Según el Instituto de Estadística de Navarra, este menor dinamismo de la economía navarra proviene, desde la óptica de la oferta, de la moderación mostrada en las ramas industriales y de servicios de no mercado, compensadas en parte por el avance observado en los servicios de mercado y en las ramas agrícolas.
Desde la óptica de la demanda, se atenúa la demanda interna con una aportación de 2,3 puntos porcentuales debida fundamentalmente al menor crecimiento estimado en la formación bruta de capital. El gasto en consumo final, si bien modera ligeramente el ritmo de avance, mantiene elevadas tasas de variación. Por su parte, la demanda externa cifra su contribución positiva al agregado en una décima porcentual.

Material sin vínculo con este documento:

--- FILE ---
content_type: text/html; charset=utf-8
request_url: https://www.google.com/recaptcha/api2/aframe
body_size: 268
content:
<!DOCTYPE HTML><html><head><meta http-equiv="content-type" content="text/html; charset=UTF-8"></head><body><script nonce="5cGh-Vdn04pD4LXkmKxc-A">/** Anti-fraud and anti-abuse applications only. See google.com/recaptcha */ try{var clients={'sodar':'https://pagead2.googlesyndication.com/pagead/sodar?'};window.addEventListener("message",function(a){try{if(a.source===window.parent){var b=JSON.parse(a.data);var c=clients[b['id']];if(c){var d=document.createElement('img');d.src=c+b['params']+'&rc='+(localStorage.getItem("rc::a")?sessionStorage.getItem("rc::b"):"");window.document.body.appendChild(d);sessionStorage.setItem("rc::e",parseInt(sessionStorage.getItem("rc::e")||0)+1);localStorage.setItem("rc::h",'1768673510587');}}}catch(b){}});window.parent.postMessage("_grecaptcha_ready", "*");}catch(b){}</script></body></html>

En el último trimestres de 2025, el PIB de Navarra registró un crecimiento del 2,1% en relación al mismo trimestre del año 2024, la misma tasa que el trimestre anterior. Es una estimación que ratifica la obtenida en el avance de la Contabilidad Trimestral de Navarra realizada por el Instituto de Estadística de Navarra. En este mismo periodo España registró un crecimiento del 2,7% y la UE-27, del 1,4%.
Desde el punto de vista de la oferta, en el cuarto trimestre del año los servicios de mercado reflejan el crecimiento más destacado del periodo (3,5%), siendo los servicios ligados a las actividades administrativas y servicios auxiliares la rama que refleja el mayor dinamismo. Los servicios de no mercado (1,1%) aceleran el ritmo de crecimiento, mientras que las ramas constructoras mantienen la tasa de variación del trimestre anterior (2,6%). Esta evolución contrasta con el descenso observado en la actividad industrial (-0,5%) y la moderación del crecimiento de las ramas agrícolas (1,4%) respecto al trimestre anterior.
En cuanto a la demanda, destaca el crecimiento del gasto en consumo de los hogares e ISFLSH o consumo privado, que se mantiene en el 3,4%, al tiempo que las Administraciones públicas, o consumo público, aceleran el ritmo de avance al 2,2%, en términos interanuales. Por su parte, la inversión o formación bruta de capital crece ligeramente respecto al trimestre anterior.
Las exportaciones descienden el 1,9% respecto al mismo trimestre del año anterior, al tiempo que las importaciones registran una caída del 1,7%. La demanda externa, que es la diferencia entre exportaciones e importaciones, pasa a tener una aportación negativa al PIB.
El Producto Interior Bruto a precios corrientes registra un crecimiento del 5,4%, cuatro décimas más que el trimestre anterior. Por la vía de la renta, la remuneración de asalariados registra un crecimiento del 6,2%, superior al 4% estimado en el excedente bruto de explotación, formado por la remuneración de las personas autónomas y los beneficios empresariales.
En el cuarto trimestre de 2025 el empleo refleja un crecimiento del 1,2%, cuatro décimas menos que la tasa estimada en los puestos de trabajo asalariados.